-- START OF DATASET EXCERPTS --

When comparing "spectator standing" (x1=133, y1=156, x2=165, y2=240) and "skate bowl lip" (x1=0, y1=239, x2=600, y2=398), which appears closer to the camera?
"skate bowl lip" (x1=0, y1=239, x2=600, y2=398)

-- END OF DATASET EXCERPTS --
-- START OF DATASET EXCERPTS --

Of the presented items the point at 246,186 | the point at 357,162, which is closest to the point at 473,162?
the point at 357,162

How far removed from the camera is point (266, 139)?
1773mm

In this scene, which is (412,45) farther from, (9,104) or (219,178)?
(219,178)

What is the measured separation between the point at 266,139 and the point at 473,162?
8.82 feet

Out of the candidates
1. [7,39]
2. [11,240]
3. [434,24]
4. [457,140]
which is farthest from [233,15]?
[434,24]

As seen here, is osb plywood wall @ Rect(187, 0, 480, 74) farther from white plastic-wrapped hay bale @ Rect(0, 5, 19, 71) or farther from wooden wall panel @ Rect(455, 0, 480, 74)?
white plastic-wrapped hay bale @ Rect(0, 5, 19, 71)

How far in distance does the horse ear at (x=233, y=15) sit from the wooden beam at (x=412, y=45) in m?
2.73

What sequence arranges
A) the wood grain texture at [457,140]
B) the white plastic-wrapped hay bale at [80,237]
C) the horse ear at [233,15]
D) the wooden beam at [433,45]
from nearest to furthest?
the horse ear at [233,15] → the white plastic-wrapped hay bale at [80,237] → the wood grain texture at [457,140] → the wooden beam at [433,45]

-- END OF DATASET EXCERPTS --
-- START OF DATASET EXCERPTS --

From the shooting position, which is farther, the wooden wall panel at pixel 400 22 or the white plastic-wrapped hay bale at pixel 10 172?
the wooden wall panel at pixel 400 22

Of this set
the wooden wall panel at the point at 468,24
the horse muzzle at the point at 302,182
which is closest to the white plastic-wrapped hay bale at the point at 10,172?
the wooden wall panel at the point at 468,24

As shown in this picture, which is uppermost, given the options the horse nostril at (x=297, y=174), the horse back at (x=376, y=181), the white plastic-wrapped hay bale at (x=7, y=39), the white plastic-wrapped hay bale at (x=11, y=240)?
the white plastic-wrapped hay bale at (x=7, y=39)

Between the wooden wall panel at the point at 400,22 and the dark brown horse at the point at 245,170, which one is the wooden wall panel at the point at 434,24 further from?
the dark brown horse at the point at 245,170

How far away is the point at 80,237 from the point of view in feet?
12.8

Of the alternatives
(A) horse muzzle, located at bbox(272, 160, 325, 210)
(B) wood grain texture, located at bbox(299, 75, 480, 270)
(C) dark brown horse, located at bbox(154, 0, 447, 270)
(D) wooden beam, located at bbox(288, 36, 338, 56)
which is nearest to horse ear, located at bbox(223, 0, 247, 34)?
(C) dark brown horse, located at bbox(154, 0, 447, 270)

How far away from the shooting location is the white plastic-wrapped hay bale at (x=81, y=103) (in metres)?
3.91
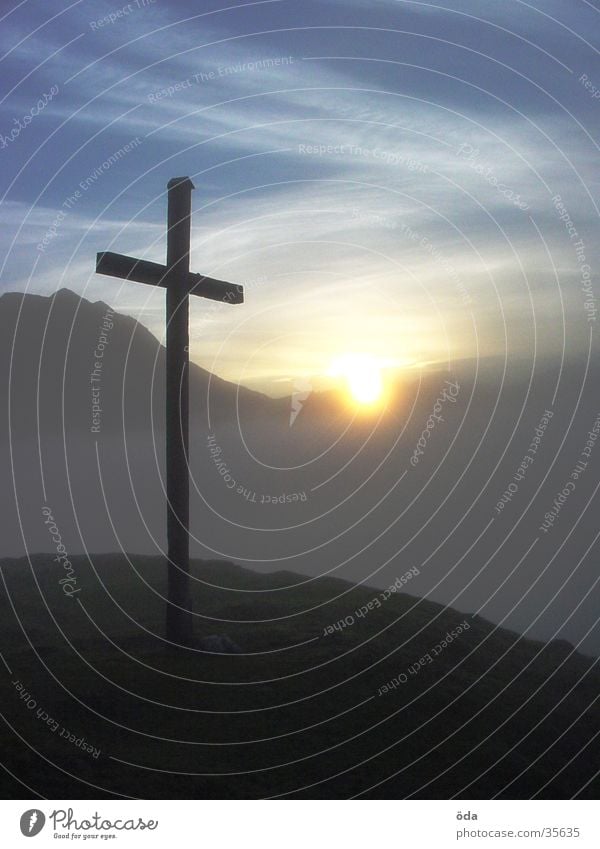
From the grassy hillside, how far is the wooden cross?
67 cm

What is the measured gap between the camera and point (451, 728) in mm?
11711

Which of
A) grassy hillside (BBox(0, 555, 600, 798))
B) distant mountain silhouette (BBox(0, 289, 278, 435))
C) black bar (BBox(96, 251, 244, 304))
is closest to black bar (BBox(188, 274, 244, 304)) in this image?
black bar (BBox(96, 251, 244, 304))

-- END OF DATASET EXCERPTS --

OBJECTIVE: Count how many lines in the records above contain the string "What", matching case exactly. Reply with the number alone.

EXPECTED ANSWER: 3